▸ TASK REQUIREMENTS
1) In the horror panel notes, how much has horror publishing grown in the UK?
2) Reproduce the horror panel notes from "01:32 Agent Linda" to "Good Horror Novel?".

SOURCE PASSAGE: Begin

Live Event Timestamps

00:00 Welcome and Introduction

00:43 Meet the Panelists

01:32 Agent Linda Camacho’s Horror Wishlist

02:15 Agent Tamara Kawer’s Horror Wishlist

04:01 Agent Erica Bauman’s Horror Wishlist

05:29 What Makes a Good Horror Novel?

11:34 Mini Class: Withholding Details in Horror Writing

23:58 Query Critique with Tamara Kawer

34:48 Word Count Debate

35:18 Linda’s Horror Writing Class

37:24 Desire Lines in Horror

38:55 Exploring Pet Cemetery

42:21 Tension and Conflict in Horror

44:28 Sacrifice in Horror

49:25 Q&A: Horror Trends and Tips

58:23 Prizes and Closing Remarks

What Makes Great Horror In 2025/2026

Key Trends

  • Social & Political Commentary: Horror as a vehicle for fighting back with words
  • Resurgence in Publishing: 25% increase in US, 50%+ in UK
  • Editors Are Responsive: Open to subversive, politically-charged content
  • Deep Character Work: The advantage books have over film

Hot Sub-Genres

  • Psychological horror
  • Gothic horror
  • Historical horror
  • Contemporary horror with sociopolitical commentary
  • Fairytale/horror mashups
  • Monster romance
  • Queer, trans, and feminist horror

Masterclass 1: Withholding Details with Erica Bauman

The Principle: What’s in the box? Weaponize your reader’s imagination.

Tools for Creating Horror

  1. Tension & Pacing – Build slowly, break strategically
  2. Heightened Emotions – Put readers in the character’s skin
  3. Vivid Description – Sensory details that linger
  4. Misdirection – Let imagination fill the gaps

Techniques for “Looking Away”

  • Scene/Chapter Breaks – Cut at the moment of horror
  • Time Skips – Jump to aftermath, let readers infer
  • Brevity – Less description = more impact
  • Close Eyes (first person) – Character literally averts gaze
  • Focus on Reaction – Show horror through character response

Famous Examples

  • Rosemary’s Baby (1968): Never shows the baby, only Mia Farrow’s reaction
  • The Hitcher (1986): Cuts to black at moment of death
  • Se7en (1995): “What’s in the box?” – we never see it, but our brains fill in the blank

Key Takeaway: By averting the reader’s eyes and alluding to horror, you make them an active participant. Nothing is scarier than imagination.

Masterclass 2: Character & Desire Lines with Linda Camacho

Core Principle: When stuck on plot, look to character. You cannot separate plot and character.

The Three Desire Lines

1. External Desire

  • What character wants to physically accomplish/gain
  • Must be specific
  • Can evolve, but must align with internal desire

2. Internal Desire (The “Why”)

  • Character’s underlying fear or motivation
  • Critical Question: Why is this situation particularly difficult for THIS specific character?

SOURCE PASSAGE: End
RECORDS PROVIDED: Begin

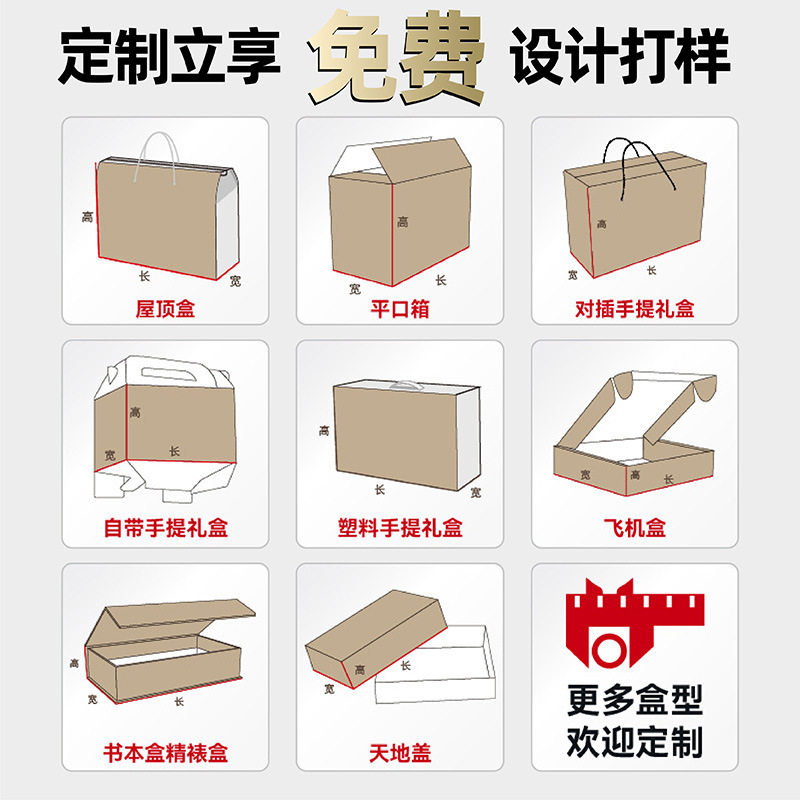 定制立享 免费 设计打样

高
长
宽
屋顶盒

高
宽
长
平口箱

高
宽
长
对插手提礼盒

高
宽
长
自带手提礼盒

高
长
宽
塑料手提礼盒

宽
高
长
飞机盒

高
宽
长
书本盒精裱盒

高
长
宽
天地盖

更多盒型
欢迎定制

RECORDS PROVIDED: End

▸ ANSWERS TO THE EXERCISE
1) By 50% or more.

2)
01:32 Agent Linda Camacho’s Horror Wishlist

02:15 Agent Tamara Kawer’s Horror Wishlist

04:01 Agent Erica Bauman’s Horror Wishlist

05:29 What Makes a Good Horror Novel?